[begin Stored rows]

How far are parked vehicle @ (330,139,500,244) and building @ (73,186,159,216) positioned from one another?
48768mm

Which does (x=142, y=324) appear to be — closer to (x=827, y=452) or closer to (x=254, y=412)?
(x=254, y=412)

[end Stored rows]
[begin Stored rows]

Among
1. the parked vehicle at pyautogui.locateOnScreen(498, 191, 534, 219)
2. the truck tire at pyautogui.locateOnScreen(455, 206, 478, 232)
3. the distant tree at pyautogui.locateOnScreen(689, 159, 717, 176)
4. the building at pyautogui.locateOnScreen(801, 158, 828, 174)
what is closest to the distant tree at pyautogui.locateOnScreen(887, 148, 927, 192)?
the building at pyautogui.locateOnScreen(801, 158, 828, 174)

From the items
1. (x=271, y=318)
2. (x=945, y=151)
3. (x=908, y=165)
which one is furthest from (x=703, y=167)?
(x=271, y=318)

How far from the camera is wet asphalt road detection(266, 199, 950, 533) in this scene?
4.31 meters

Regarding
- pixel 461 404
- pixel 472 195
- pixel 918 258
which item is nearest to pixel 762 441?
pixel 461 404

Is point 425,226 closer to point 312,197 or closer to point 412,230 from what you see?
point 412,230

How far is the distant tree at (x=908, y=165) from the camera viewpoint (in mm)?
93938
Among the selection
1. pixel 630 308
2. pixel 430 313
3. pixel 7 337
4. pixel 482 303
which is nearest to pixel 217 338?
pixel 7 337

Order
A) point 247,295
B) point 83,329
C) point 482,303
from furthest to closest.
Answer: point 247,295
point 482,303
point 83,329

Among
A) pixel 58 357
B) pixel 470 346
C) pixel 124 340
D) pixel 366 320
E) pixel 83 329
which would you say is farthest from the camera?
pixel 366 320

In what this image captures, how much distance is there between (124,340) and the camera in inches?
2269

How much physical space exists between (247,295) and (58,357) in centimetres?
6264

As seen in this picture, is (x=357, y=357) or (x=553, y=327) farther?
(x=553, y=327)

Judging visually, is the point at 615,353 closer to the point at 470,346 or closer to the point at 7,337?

[end Stored rows]

■ Short exercise ■
Reproduce every line of the items above that contains the string "building", treating uppercase and lowercase letters as distinct.

■ Output below ■
How far are parked vehicle @ (330,139,500,244) and building @ (73,186,159,216) positioned from one another?
4. the building at pyautogui.locateOnScreen(801, 158, 828, 174)
the building at pyautogui.locateOnScreen(801, 158, 828, 174)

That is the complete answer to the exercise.